◆ **Your goal**:
Copy the line with "20 E Mineola" and all lines following it through the last line of the entries, exactly as written.

(Collected data entries)
■ ■ ■ ■ ■

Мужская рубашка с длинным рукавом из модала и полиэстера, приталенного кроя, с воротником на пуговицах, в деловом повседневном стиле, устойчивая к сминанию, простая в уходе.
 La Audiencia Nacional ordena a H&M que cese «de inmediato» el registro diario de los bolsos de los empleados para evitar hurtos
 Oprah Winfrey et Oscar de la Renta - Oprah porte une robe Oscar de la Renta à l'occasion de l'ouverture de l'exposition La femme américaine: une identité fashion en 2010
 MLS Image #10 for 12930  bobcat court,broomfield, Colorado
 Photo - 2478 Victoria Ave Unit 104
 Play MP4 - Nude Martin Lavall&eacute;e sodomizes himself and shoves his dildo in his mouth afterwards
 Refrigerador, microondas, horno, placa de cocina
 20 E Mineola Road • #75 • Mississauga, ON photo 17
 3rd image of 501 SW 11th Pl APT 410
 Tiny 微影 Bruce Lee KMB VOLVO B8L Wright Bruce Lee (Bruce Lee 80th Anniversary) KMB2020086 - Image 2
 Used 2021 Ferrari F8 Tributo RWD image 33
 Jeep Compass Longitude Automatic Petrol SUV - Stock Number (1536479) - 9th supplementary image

■ ■ ■ ■ ■

◆ **Completed exercise**:
 20 E Mineola Road • #75 • Mississauga, ON photo 17
 3rd image of 501 SW 11th Pl APT 410
 Tiny 微影 Bruce Lee KMB VOLVO B8L Wright Bruce Lee (Bruce Lee 80th Anniversary) KMB2020086 - Image 2
 Used 2021 Ferrari F8 Tributo RWD image 33
 Jeep Compass Longitude Automatic Petrol SUV - Stock Number (1536479) - 9th supplementary image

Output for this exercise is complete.